Analysis

Afghanistan Partnership Leaves Many Doubts

President Obama and the American people are ready to get out of Afghanistan.

In what proved to be a very busy day for the White House, President Barack Obama made a surprise visit to Afghanistan on Tuesday. After being met and greeted by Ryan Crocker, the American ambassador to the country, upon landing, the president quickly made his way to the presidential palace in Kabul to attend a joint signing ceremony with Hamid Karzai, thereby extending the American-Afghan relationship into 2024.

For President Obama, who is preparing for a tough reelection fight over the summer against the presumptive Republican nominee, Mitt Romney, ceremony was an opportunity to not only convince Afghans that the United States would stand by them in the future but to assure the war weary American electorate that the fighting is close to ending.

Addressing the American people by television, Obama said, “we’ve traveled through more than a decade under the dark cloud of war. Yet here, in the predawn darkness of Afghanistan, we can see the light of new day on the horizon.”

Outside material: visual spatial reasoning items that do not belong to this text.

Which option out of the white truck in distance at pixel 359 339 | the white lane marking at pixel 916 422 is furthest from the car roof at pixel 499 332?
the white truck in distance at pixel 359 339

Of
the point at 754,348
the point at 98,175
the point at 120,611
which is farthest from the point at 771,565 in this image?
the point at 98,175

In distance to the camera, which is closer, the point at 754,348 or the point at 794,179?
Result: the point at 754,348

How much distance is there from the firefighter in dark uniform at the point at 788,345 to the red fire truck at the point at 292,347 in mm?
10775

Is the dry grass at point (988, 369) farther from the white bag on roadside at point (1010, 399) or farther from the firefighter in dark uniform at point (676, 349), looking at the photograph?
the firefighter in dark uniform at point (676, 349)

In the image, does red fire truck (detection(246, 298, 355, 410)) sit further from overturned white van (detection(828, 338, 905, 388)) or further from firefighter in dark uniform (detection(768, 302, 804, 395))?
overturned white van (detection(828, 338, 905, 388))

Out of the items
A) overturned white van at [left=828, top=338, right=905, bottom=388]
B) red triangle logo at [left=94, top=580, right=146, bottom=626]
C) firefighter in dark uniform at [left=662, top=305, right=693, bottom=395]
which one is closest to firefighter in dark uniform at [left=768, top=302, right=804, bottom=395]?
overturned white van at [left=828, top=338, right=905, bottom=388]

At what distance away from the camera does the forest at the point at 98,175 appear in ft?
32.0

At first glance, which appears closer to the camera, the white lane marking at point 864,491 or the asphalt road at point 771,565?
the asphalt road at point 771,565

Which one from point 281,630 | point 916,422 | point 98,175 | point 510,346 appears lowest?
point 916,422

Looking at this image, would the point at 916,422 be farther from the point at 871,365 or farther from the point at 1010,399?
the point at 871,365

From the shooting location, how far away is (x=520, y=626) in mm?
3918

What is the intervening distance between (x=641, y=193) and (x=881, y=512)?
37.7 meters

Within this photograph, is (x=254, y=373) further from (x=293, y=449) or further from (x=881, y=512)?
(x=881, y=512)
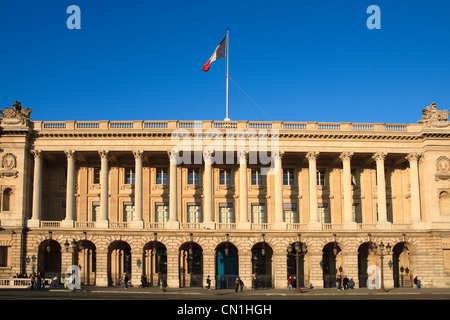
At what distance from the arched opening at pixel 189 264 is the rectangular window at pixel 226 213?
13.4 feet

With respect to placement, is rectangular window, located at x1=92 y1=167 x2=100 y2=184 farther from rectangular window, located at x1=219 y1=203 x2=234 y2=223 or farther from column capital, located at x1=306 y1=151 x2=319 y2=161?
column capital, located at x1=306 y1=151 x2=319 y2=161

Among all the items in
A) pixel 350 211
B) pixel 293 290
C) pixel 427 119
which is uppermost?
pixel 427 119

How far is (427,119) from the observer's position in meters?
61.3

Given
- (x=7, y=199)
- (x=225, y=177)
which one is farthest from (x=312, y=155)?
(x=7, y=199)

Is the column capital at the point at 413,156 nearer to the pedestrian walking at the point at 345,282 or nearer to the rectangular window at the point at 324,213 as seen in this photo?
the rectangular window at the point at 324,213

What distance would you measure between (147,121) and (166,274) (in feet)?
51.5

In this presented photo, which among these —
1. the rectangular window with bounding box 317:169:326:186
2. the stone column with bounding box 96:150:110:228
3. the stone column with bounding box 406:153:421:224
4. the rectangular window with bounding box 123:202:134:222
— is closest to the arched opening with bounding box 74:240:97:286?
the stone column with bounding box 96:150:110:228

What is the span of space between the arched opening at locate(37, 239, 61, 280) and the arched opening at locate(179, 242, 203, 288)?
12258 mm

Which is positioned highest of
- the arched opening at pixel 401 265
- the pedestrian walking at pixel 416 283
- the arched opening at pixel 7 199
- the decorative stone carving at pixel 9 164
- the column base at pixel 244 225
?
the decorative stone carving at pixel 9 164

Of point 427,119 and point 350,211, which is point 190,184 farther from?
point 427,119

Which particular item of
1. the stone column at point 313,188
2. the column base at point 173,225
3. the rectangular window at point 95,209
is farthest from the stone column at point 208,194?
the rectangular window at point 95,209

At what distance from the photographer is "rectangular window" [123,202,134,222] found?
207 feet

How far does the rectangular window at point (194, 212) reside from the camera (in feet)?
207

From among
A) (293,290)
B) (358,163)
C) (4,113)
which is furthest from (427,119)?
(4,113)
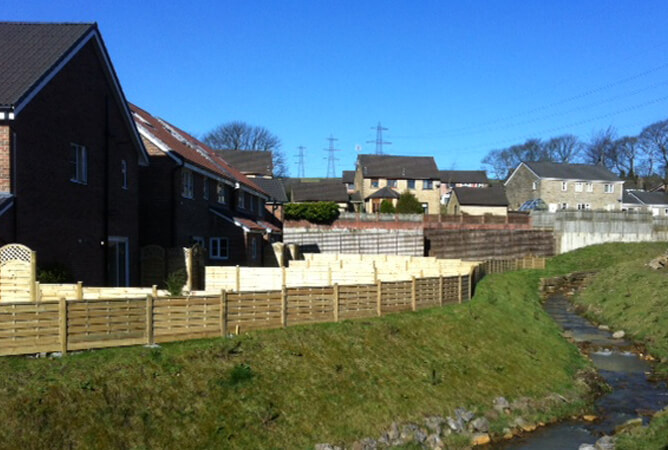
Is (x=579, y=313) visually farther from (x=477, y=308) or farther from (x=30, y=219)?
(x=30, y=219)

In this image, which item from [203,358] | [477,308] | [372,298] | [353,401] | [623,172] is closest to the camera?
[203,358]

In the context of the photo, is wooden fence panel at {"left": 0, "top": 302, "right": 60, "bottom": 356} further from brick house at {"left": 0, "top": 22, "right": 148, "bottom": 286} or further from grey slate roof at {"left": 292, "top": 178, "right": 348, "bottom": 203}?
grey slate roof at {"left": 292, "top": 178, "right": 348, "bottom": 203}

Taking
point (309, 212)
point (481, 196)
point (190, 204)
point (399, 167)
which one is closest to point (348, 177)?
point (399, 167)

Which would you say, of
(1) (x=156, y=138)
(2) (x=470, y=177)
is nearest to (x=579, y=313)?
(1) (x=156, y=138)

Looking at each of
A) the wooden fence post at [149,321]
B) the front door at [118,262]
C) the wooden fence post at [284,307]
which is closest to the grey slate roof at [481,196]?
the front door at [118,262]

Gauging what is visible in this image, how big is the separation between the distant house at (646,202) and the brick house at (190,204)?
62403 mm

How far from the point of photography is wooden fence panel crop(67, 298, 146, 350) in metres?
13.9

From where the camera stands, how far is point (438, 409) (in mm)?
17516

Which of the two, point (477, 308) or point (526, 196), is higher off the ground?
point (526, 196)

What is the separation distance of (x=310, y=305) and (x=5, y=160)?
936cm

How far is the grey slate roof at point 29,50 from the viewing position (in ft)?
60.0

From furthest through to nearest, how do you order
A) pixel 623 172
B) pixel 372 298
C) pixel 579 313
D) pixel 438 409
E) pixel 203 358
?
pixel 623 172 < pixel 579 313 < pixel 372 298 < pixel 438 409 < pixel 203 358

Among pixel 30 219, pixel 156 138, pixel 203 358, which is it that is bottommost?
pixel 203 358

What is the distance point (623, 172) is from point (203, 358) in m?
119
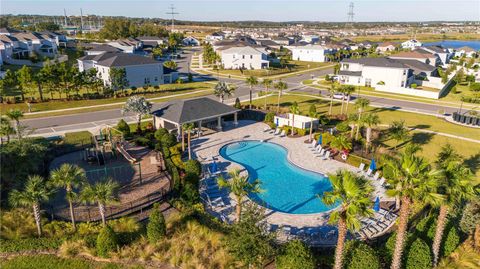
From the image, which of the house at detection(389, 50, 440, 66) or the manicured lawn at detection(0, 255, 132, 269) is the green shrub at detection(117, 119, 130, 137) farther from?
the house at detection(389, 50, 440, 66)

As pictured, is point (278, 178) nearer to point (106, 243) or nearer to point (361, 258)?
point (361, 258)

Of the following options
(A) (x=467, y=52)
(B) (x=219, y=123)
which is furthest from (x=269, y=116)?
(A) (x=467, y=52)

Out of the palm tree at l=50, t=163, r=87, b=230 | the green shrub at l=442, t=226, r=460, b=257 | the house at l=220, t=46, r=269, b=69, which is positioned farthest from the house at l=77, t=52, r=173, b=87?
the green shrub at l=442, t=226, r=460, b=257

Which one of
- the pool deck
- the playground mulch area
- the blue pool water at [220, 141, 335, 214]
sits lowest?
the blue pool water at [220, 141, 335, 214]

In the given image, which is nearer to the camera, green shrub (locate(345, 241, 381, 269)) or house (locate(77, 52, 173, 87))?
green shrub (locate(345, 241, 381, 269))

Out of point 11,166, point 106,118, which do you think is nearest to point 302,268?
point 11,166

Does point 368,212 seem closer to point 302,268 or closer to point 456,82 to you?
point 302,268
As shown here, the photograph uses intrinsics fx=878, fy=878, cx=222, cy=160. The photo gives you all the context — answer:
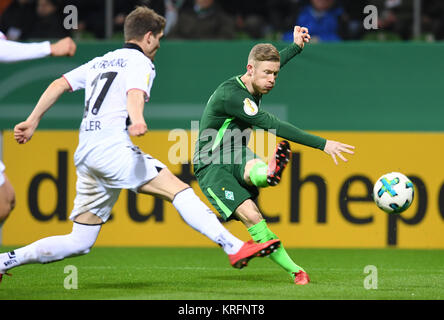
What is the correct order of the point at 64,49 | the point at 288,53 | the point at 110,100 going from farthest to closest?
the point at 288,53
the point at 110,100
the point at 64,49

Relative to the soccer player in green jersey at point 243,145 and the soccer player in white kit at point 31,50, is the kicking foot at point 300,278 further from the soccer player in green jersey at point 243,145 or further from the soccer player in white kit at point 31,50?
the soccer player in white kit at point 31,50

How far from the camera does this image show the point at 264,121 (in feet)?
23.6

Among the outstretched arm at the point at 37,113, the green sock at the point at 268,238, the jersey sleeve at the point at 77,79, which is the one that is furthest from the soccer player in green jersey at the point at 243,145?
the outstretched arm at the point at 37,113

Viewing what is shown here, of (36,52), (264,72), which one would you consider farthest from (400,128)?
(36,52)

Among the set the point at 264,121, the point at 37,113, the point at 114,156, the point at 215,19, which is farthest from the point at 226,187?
the point at 215,19

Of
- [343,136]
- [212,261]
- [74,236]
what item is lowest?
[212,261]

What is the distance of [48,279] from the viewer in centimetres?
762

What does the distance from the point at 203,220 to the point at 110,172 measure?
0.77 metres

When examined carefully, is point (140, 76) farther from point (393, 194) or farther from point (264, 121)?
point (393, 194)

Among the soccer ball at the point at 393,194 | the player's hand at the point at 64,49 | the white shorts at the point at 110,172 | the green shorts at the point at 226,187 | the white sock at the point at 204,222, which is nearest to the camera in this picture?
the player's hand at the point at 64,49

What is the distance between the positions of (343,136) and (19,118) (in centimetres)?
426

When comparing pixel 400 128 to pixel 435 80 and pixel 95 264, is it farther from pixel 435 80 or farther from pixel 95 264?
pixel 95 264

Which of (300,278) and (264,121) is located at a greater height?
(264,121)

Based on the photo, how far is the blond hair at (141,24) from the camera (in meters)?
6.59
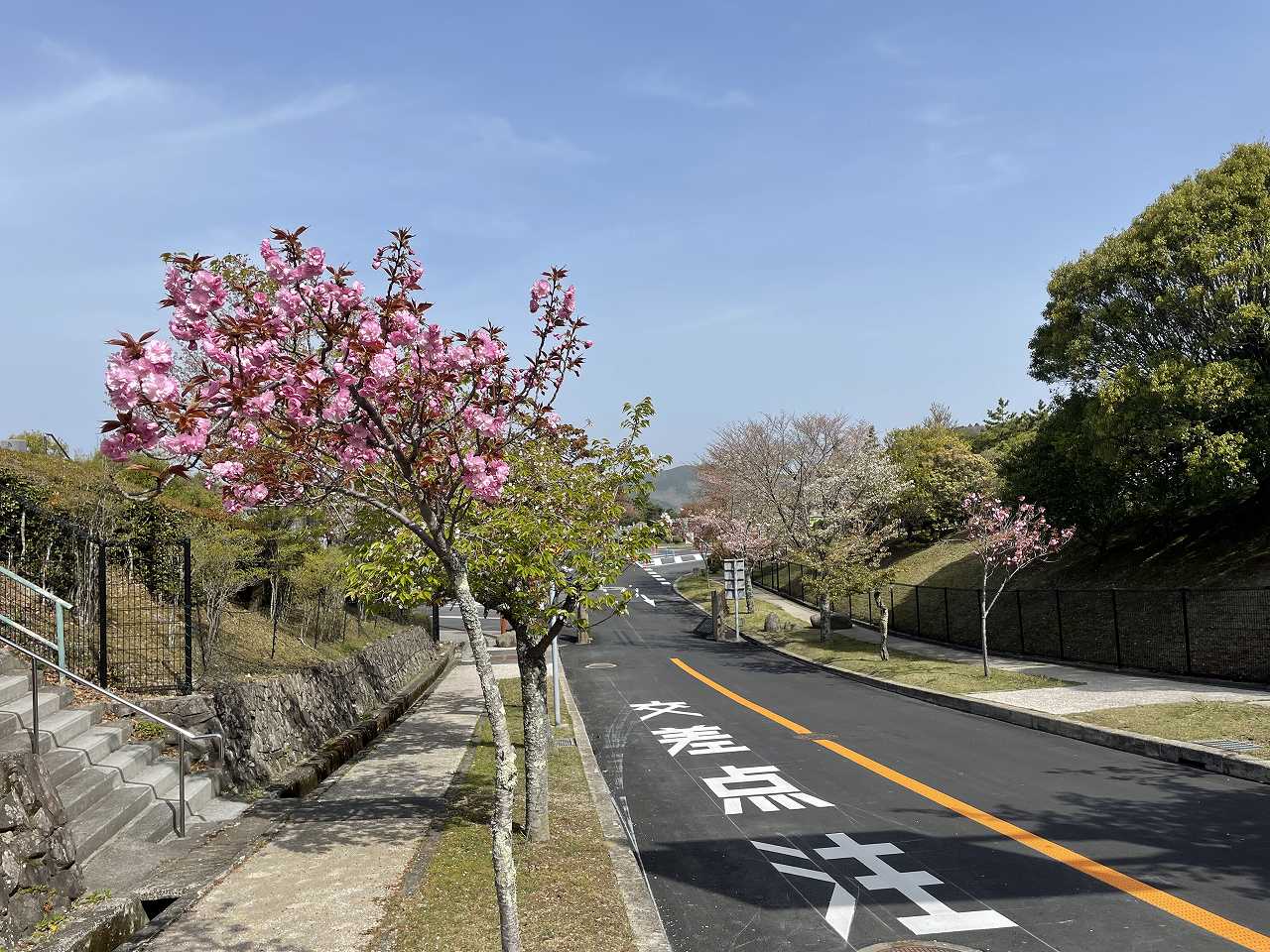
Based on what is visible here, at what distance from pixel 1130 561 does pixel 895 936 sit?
22.8 meters

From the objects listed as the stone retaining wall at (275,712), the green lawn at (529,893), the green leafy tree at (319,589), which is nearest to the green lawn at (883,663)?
the green lawn at (529,893)

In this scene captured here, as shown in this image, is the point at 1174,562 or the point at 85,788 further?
the point at 1174,562

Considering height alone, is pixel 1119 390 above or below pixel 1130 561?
above

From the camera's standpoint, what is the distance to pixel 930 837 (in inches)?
320

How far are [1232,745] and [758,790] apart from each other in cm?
604

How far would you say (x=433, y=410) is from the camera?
492 cm

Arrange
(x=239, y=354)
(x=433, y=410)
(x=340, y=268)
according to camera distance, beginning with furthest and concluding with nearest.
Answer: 1. (x=433, y=410)
2. (x=340, y=268)
3. (x=239, y=354)

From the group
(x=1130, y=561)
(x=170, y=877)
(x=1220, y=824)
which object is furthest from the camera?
(x=1130, y=561)

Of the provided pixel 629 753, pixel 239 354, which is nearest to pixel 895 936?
pixel 239 354

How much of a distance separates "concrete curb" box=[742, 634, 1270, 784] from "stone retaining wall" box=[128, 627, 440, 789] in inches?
429

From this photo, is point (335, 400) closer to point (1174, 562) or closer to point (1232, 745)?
point (1232, 745)

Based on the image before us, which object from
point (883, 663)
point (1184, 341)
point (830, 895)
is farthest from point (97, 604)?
point (1184, 341)

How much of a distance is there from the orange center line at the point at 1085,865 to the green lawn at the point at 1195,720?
396 centimetres

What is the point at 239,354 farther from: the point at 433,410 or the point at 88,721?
the point at 88,721
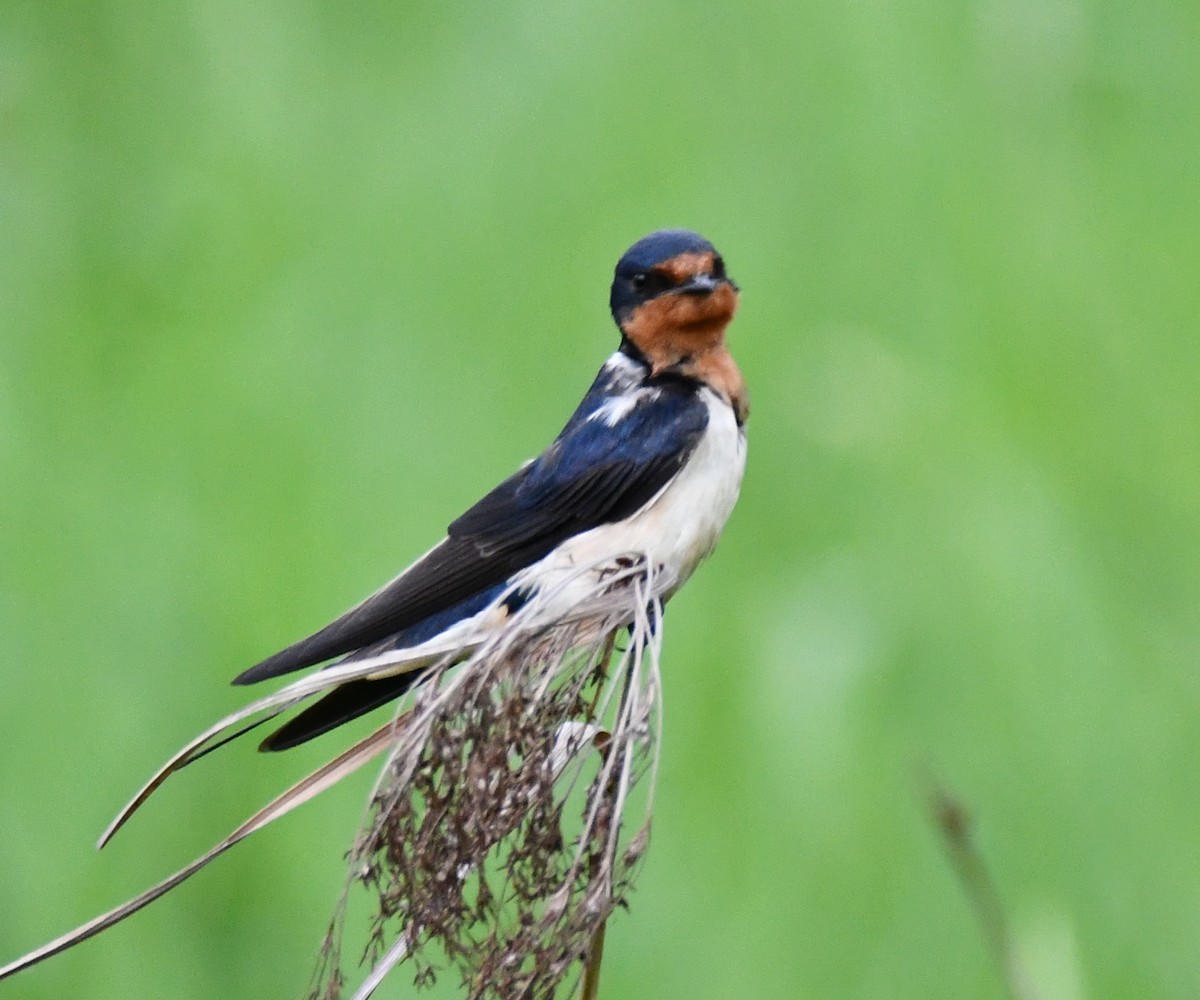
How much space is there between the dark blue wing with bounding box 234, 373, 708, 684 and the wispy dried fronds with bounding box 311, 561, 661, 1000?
0.50 meters

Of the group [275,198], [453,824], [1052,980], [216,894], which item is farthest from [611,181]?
[453,824]

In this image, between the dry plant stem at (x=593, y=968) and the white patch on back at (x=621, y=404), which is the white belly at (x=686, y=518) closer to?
the white patch on back at (x=621, y=404)

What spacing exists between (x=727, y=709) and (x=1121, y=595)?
2.43ft

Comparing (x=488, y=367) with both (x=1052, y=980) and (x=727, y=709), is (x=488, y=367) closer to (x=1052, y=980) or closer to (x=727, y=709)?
(x=727, y=709)

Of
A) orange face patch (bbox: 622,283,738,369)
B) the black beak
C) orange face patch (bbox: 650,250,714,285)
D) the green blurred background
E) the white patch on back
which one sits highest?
orange face patch (bbox: 650,250,714,285)

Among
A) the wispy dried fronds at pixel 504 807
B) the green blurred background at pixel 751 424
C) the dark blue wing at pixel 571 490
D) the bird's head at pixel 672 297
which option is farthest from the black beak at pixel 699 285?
the green blurred background at pixel 751 424

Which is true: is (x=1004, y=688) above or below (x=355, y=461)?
below

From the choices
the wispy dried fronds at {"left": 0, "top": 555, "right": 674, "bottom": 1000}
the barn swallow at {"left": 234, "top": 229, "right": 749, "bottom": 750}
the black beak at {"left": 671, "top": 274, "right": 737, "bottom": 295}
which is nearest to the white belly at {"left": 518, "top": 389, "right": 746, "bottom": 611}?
the barn swallow at {"left": 234, "top": 229, "right": 749, "bottom": 750}

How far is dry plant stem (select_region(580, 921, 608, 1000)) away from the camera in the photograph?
1.56m

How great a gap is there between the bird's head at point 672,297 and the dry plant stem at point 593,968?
0.86m

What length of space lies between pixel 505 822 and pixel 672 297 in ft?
2.81

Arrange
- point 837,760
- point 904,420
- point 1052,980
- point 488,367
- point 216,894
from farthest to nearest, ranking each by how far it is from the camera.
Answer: point 488,367 < point 904,420 < point 837,760 < point 216,894 < point 1052,980

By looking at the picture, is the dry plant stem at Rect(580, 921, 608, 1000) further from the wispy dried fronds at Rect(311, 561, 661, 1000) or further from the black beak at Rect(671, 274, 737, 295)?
the black beak at Rect(671, 274, 737, 295)

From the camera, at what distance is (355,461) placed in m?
3.68
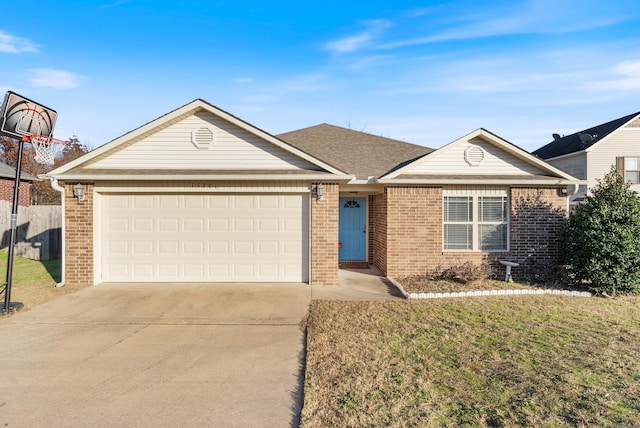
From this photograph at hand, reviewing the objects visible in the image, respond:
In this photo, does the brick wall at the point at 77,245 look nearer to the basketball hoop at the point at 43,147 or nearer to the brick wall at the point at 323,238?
the basketball hoop at the point at 43,147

Afghanistan, like the war in Iraq five years ago, has become a battle that is increasingly unpopular at home. A Washington Post/ABC News poll released last month reported that two-thirds of Americans surveyed no longer thought the war was worth fighting.

Republicans, usually more hawkish in national-security policy, are split over how much longer the United States should stay in. Swing voters, the constituency that will determine the entire presidential election in November, are more determined than ever to pull all American troops out as soon as possible. The American people will thus hold the president to his 2014 withdrawal promise, a date that he himself imposed.

Obama’s speech was also aimed at the Afghan people. Though tired of the foreign presence in their country, they are just as concerned about what the future holds once NATO troops have left.

The signing of the US-Afghan strategic partnership agreement was designed to mitigate much of that worry, committing the United States and its NATO allies to a continuation of support for the Afghan government after 2014.

Afghans may not take much solace in the alliance, however, since the document is short on details and questions regarding any future troop presence in Afghanistan still needs to be negotiated.

The Taliban insurgency, in the meantime, will be sure to test the strength of the civilian government in Kabul any case. The Afghan people will expect their security forces, hampered with logistical and command problems, to respond to any such attacks quickly and efficiently.

President Obama and the American people are ready to get out. The Afghan government and people will have to live with the outcome.